Jurors began debating Monday whether a 16-year-old boy is guilty of murdering his family on newsman Sam Donaldson's ranch, after a prosecutor called the teen a cold-blooded killer who hid the bodies in a manure pile and a defense attorney countered that the shootings were in self-defense.

In her closing argument, prosecutor Janice Schryer urged the jury to convict Cody Posey of first-degree murder in the deaths of his father, stepmother and stepsister despite defense claims that he suffered years of physical and mental abuse.

"It's not a case about abuse," Schryer said. "It's a case about cold-blooded, intentional murder perpetrated by Cody Posey."

Schryer described Posey's parents as loving and having high expectations of the boy, but said the youth didn't like ranch life and "took the opportunity to relieve himself of those expectations and that life."

Defense attorney Gary Mitchell, making his closing arguments at the end of a three-week trial, said the boy had been isolated on the ranch and subjected to repeated abuse, including beatings and excruciating chores, such as filling a trough with water using a Dixie cup.

"It's time the abuse ended for this child," Mitchell said.

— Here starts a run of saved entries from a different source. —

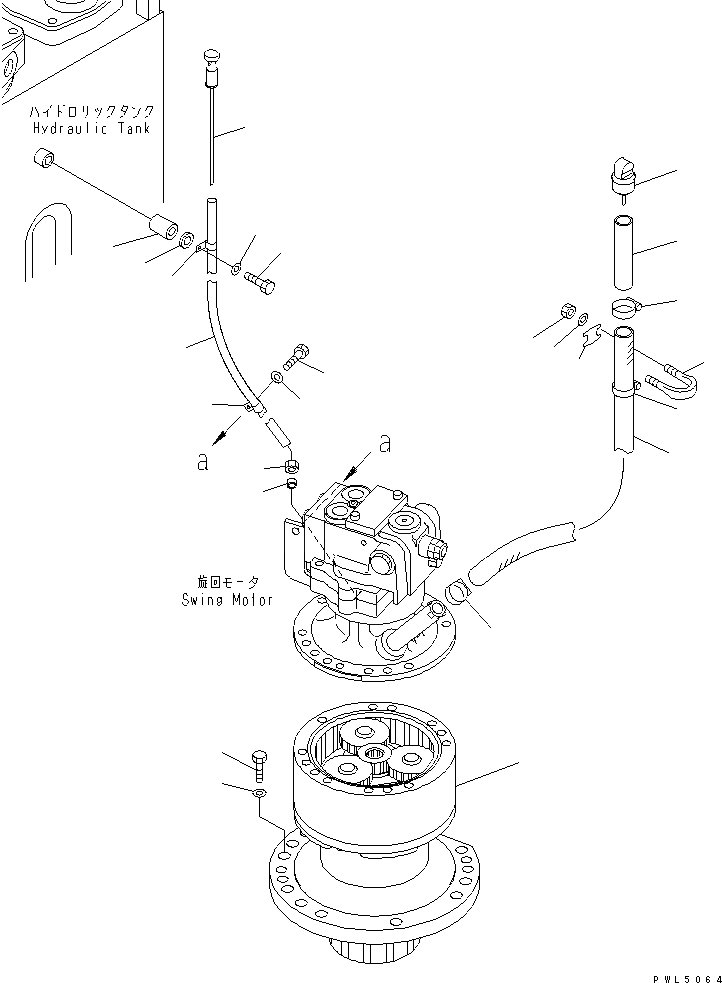 ハイドロリックタンク
Hydraulic Tank

a

a

旋回モータ
Swing Motor

PWL5064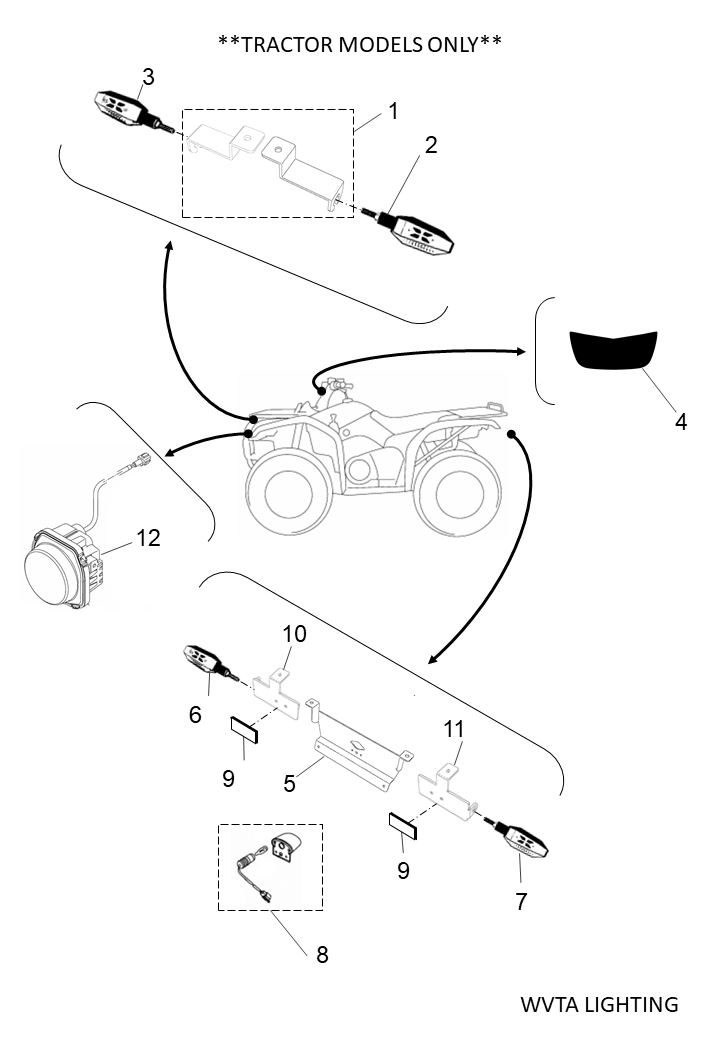 **TRACTOR MODELS ONLY**

3
1
2
4
12
10
6
9
5
11
9
7
8

WVTA LIGHTING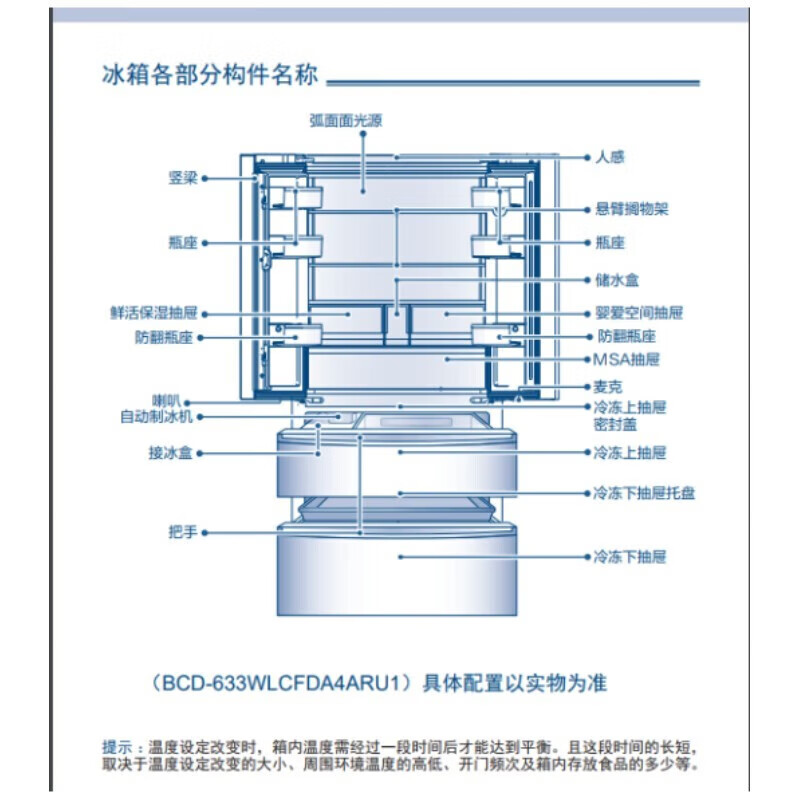 冰箱各部分构件名称

弧面面光源

竖梁

瓶座

鲜活保湿抽屉

防翻瓶座

喇叭

自动制冰机

接冰盒

把手

人感

悬臂搁物架

瓶座

储水盒

婴爱空间抽屉

防翻瓶座

MSA抽屉

麦克

冷冻上抽屉密封盖

冷冻上抽屉

冷冻下抽屉托盘

冷冻下抽屉

（BCD-633WLCFDA4ARU1）具体配置以实物为准

提示：温度设定改变时，箱内温度需经过一段时间后才能达到平衡。且这段时间的长短，取决于温度设定改变的大小、周围环境温度的高低、开门频次及箱内存放食品的多少等。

Posey was arrested a few days after the bodies of his father and stepmother, Paul and Tryone Posey, and his stepsister, 13-year-old Mary Lee Schmid, were found on Donaldson's Chavez Canyon Ranch in July 2004. The elder Posey was the ranch's manager.

The jury was deliberating first-degree murder charges but also has the option of convicting him of lesser charges, including voluntary manslaughter.

Donaldson was the trial's first witness, taking the stand Jan. 17 to describe finding a bloody scene upon returning from a trip.

On a videotape shown to the jury, Posey tearfully said he shot his stepmother first so she wouldn't call 911, then killed his father, then Mary Lee so she wouldn't tell on him.

Dozens of witnesses testified that the boy was hit, called names and isolated from friends by his family. And on the stand, Posey claimed his father burned him with a metal welding rod after he refused to have sex with his stepmother the night before the slayings.

Prosecutors contend the teen planned the slayings, then lied and tried to turn suspicion away from himself. Prosecution witnesses also testified they never saw a mark on Posey's body.

Mitchell has said the boy — 14 at the time of the killings — told teachers, family and friends about the alleged abuse but the state failed to help him.

"This abuse against this child needs to end and that means the abuse by the state of New Mexico in prosecuting it, too," Mitchell said.